А что же соломенный стул? Синий цвет, жёлтый цвет образуют цветовой контрапункт. Чист соломенный стул, спинка его бесхитростно-пряма, и не свечка колом стоит на его сиденье, а лежит понурая, погасшая трубка. Что же это – свет тихий, чистота, обретённая чудом нормальность?.. В Сен-Реми, в монастырской больнице, он опять напишет этот, но уже словно тлеющий стул, на котором сидит старик в светло-синей одежде – сокрушённый, уронивший голову на руки – подле хрупких веточек пламени. В этих образах – то, чего сам Александр желал для своих творений, но пока не сумел им дать: высшая правда, высшей правды. Художнику же оказалось под силу сотворить из красок стул, который стал словом Винсента, вместившим его оторопь и надежду, и подспудные мысли о культуре Европы, о севере, юге, о самой Церкви. Соломенный стул – антипод безумных мессианских голосов и видений…
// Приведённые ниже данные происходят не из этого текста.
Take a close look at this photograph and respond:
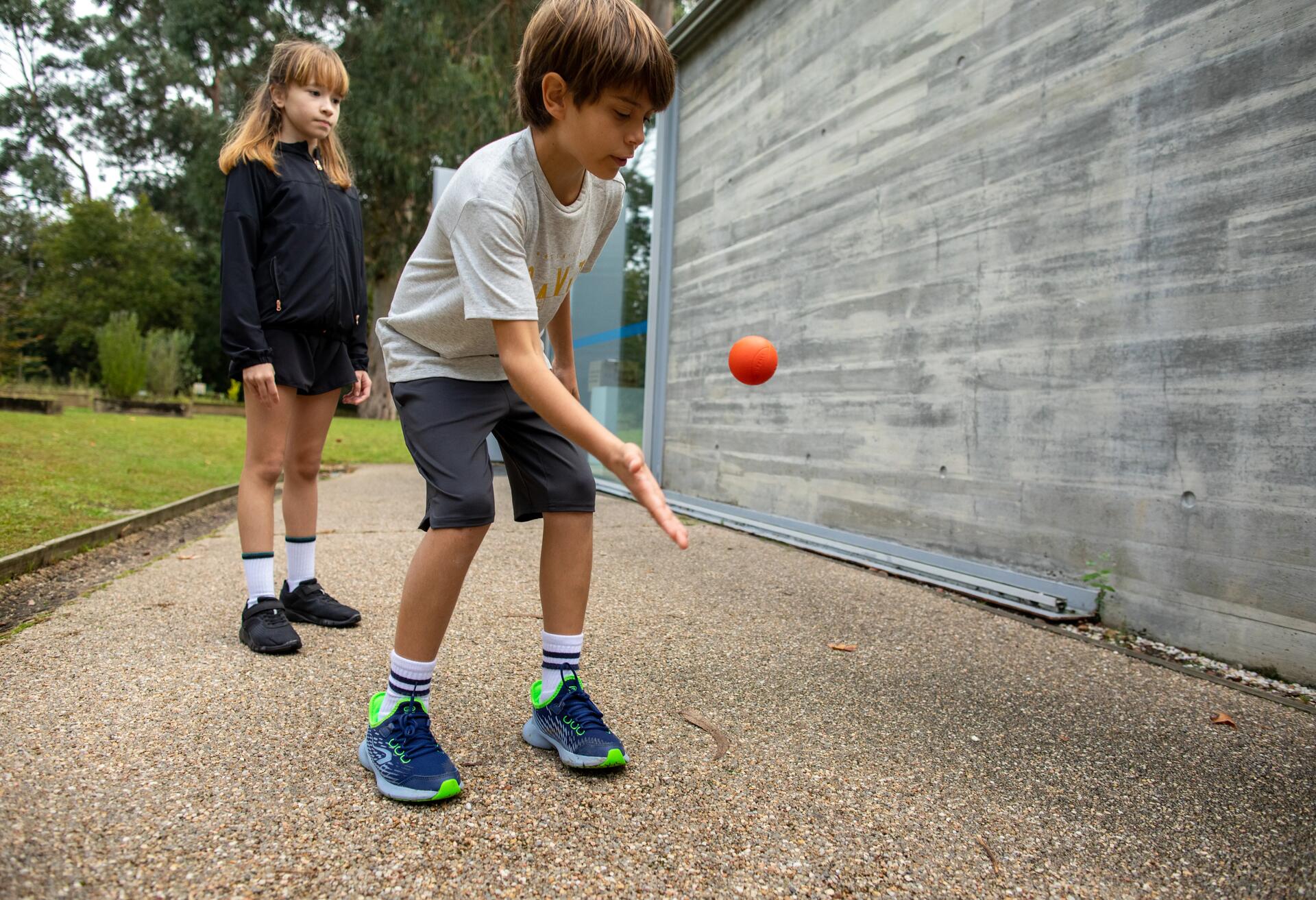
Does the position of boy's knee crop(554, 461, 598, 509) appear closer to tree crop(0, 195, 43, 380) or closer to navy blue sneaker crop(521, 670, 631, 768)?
navy blue sneaker crop(521, 670, 631, 768)

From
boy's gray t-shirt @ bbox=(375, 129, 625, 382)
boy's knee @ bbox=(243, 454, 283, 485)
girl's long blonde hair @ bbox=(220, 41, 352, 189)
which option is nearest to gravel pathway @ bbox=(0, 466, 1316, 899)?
boy's knee @ bbox=(243, 454, 283, 485)

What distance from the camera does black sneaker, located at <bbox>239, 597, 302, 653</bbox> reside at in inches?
99.7

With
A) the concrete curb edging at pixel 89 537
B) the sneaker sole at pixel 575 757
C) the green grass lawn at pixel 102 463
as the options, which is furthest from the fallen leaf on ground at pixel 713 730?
the green grass lawn at pixel 102 463

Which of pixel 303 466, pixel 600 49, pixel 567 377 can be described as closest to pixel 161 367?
pixel 303 466

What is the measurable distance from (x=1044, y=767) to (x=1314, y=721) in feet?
2.99

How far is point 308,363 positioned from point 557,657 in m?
1.42

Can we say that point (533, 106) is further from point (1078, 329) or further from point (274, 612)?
point (1078, 329)

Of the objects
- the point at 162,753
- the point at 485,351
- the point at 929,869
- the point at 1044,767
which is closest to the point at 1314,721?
the point at 1044,767

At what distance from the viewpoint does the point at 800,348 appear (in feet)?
16.3

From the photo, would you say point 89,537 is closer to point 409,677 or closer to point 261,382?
point 261,382

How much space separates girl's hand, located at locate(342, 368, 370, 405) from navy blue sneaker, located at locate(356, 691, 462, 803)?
146 centimetres

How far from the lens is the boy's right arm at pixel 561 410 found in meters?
1.35

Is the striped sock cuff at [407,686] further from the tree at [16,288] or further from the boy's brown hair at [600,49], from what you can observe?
the tree at [16,288]

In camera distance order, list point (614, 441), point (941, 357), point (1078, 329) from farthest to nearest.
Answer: point (941, 357) → point (1078, 329) → point (614, 441)
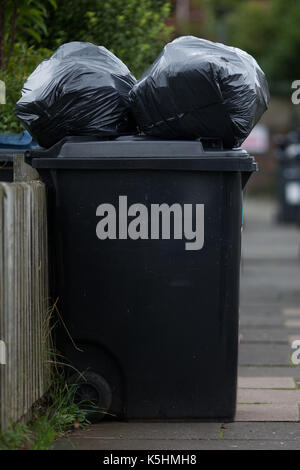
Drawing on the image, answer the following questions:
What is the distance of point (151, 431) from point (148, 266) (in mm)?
789

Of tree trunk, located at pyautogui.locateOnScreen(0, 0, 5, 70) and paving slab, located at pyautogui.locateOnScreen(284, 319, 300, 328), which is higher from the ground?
tree trunk, located at pyautogui.locateOnScreen(0, 0, 5, 70)

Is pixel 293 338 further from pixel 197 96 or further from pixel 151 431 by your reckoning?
pixel 197 96

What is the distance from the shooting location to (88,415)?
4.68m

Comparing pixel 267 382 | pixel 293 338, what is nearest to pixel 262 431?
pixel 267 382

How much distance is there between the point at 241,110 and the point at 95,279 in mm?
1084

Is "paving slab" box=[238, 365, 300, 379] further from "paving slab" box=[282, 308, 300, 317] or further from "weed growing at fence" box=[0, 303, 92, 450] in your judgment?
"paving slab" box=[282, 308, 300, 317]

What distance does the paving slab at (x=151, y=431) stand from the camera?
4.49 metres

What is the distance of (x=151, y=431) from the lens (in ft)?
15.0

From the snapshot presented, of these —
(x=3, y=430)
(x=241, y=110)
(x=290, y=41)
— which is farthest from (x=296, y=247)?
(x=290, y=41)

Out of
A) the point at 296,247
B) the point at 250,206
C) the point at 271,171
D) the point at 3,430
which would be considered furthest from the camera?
the point at 271,171

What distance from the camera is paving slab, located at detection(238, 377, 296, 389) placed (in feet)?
18.7

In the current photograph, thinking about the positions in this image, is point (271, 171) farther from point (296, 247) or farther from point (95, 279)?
point (95, 279)

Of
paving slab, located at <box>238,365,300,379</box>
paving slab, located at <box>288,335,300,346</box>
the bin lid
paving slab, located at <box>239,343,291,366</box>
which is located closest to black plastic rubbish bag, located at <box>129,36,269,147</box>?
the bin lid

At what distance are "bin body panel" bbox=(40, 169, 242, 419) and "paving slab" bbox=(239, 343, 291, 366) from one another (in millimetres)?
1749
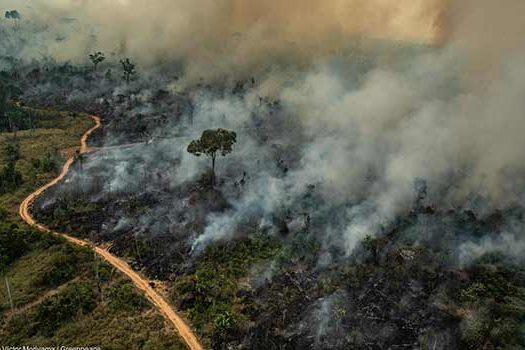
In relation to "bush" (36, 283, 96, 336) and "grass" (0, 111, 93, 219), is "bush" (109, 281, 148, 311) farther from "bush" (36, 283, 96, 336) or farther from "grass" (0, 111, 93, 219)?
"grass" (0, 111, 93, 219)

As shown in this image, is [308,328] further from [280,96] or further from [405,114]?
[280,96]

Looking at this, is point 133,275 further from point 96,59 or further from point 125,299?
point 96,59

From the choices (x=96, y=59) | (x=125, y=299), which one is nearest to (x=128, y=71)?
(x=96, y=59)

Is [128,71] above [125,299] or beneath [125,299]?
above

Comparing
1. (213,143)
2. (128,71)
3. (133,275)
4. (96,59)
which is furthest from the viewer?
(96,59)

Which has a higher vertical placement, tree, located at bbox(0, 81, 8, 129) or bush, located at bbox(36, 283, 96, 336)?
tree, located at bbox(0, 81, 8, 129)

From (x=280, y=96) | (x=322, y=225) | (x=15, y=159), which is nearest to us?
(x=322, y=225)

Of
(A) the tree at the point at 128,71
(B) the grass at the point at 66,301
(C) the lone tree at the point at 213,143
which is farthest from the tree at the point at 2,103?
(C) the lone tree at the point at 213,143

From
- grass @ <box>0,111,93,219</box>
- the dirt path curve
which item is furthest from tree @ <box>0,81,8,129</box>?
the dirt path curve

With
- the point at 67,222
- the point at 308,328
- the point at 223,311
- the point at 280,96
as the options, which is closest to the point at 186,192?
the point at 67,222
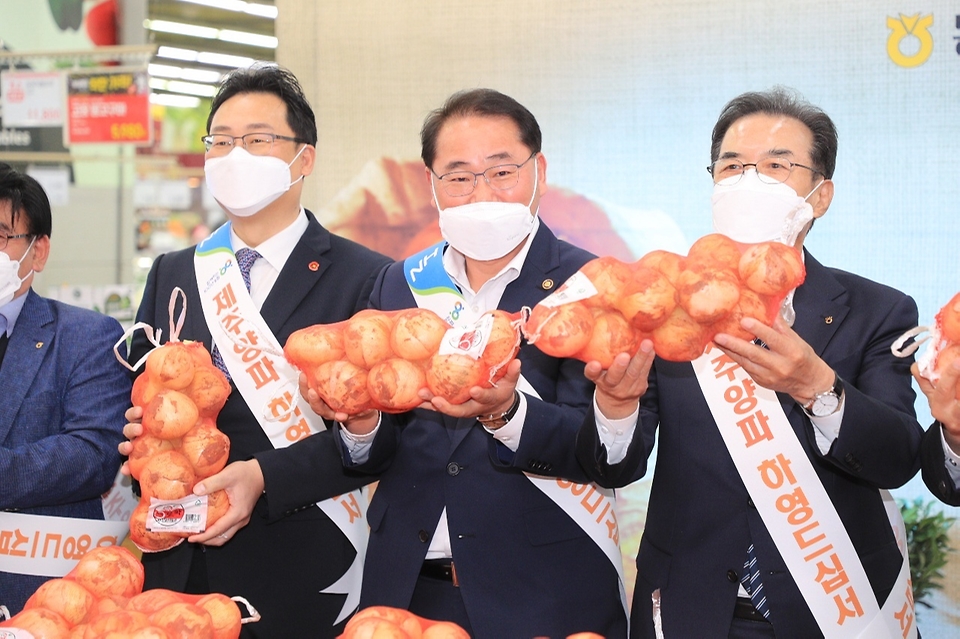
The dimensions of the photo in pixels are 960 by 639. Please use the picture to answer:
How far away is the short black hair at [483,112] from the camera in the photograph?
2473 mm

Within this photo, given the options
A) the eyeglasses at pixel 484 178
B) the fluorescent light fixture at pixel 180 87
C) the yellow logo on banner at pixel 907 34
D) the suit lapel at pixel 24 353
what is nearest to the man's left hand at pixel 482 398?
the eyeglasses at pixel 484 178

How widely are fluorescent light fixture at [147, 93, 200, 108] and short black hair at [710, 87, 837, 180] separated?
3680 millimetres

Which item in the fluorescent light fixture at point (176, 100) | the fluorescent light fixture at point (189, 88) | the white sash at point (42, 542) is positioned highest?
the fluorescent light fixture at point (189, 88)

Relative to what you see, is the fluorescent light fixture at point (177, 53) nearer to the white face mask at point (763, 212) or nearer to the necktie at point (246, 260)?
the necktie at point (246, 260)

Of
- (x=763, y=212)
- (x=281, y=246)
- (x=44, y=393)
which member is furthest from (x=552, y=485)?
(x=44, y=393)

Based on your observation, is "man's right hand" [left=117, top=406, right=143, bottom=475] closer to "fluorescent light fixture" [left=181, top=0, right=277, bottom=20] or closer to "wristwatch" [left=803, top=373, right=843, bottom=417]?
"wristwatch" [left=803, top=373, right=843, bottom=417]

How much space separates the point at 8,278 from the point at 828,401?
2.23m

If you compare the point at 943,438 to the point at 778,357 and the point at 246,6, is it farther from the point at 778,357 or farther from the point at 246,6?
the point at 246,6

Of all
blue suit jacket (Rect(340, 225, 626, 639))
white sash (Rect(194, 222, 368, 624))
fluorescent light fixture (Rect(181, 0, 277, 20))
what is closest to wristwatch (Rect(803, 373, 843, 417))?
blue suit jacket (Rect(340, 225, 626, 639))

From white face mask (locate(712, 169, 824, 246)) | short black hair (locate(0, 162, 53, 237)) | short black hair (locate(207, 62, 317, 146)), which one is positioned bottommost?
short black hair (locate(0, 162, 53, 237))

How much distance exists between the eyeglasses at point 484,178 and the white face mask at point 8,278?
1288 mm

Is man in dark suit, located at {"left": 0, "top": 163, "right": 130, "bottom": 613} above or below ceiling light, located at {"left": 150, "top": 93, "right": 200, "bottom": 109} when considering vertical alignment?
below

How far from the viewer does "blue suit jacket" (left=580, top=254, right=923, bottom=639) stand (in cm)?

Голова писателя – вместилище тем и мотивов. Вышагивая по дорожке огорода Кроу, то подходя к водяному резервуару (где поныривали на редкость крупные шарики-головастики с малодвижными губками, но проворными хвостиками), то отдаляясь от него, Александр иногда изумлялся причудливому контрапункту, звучавшему в голове. Сердце Кабестана, ухо Винсента, глотки солдат, схвативших иприта, маки, проросшие, по слову поэтов Брука, Маккрея, меж солдатских могил в полях Первой мировой, дама сердца трубадура, будто роза иль ночная фиалка, ирисы Ван Гога, ярость, ревность, боязнь, ярости и ревности боязнь, ужас, праведный гнев, святая жалость – всё это ему блазнилось и пело одновременно. Иногда же, перед четвёртым или пятым бокалом «кот-дю-рон», который положит предел мыслям, он думал с чувством смутной вины – о полях Фландрии, с чувством бессилия – о лесах, где рыщут волки, и с особенным, соблазнительным, тайным восторгом, с приливом сил из неведомого источника в душе – о холодном бахвальстве Гогена и о двух голосах Винсента. После этого он чаще всего отправлялся на боковую. Порою же сочинял и записывал строки стихов о цвете в живописи. И совсем, совсем не думал о Фредерике Поттер. Ибо, хотя и искал время от времени утех, Эротовы стрелы ранили его редко.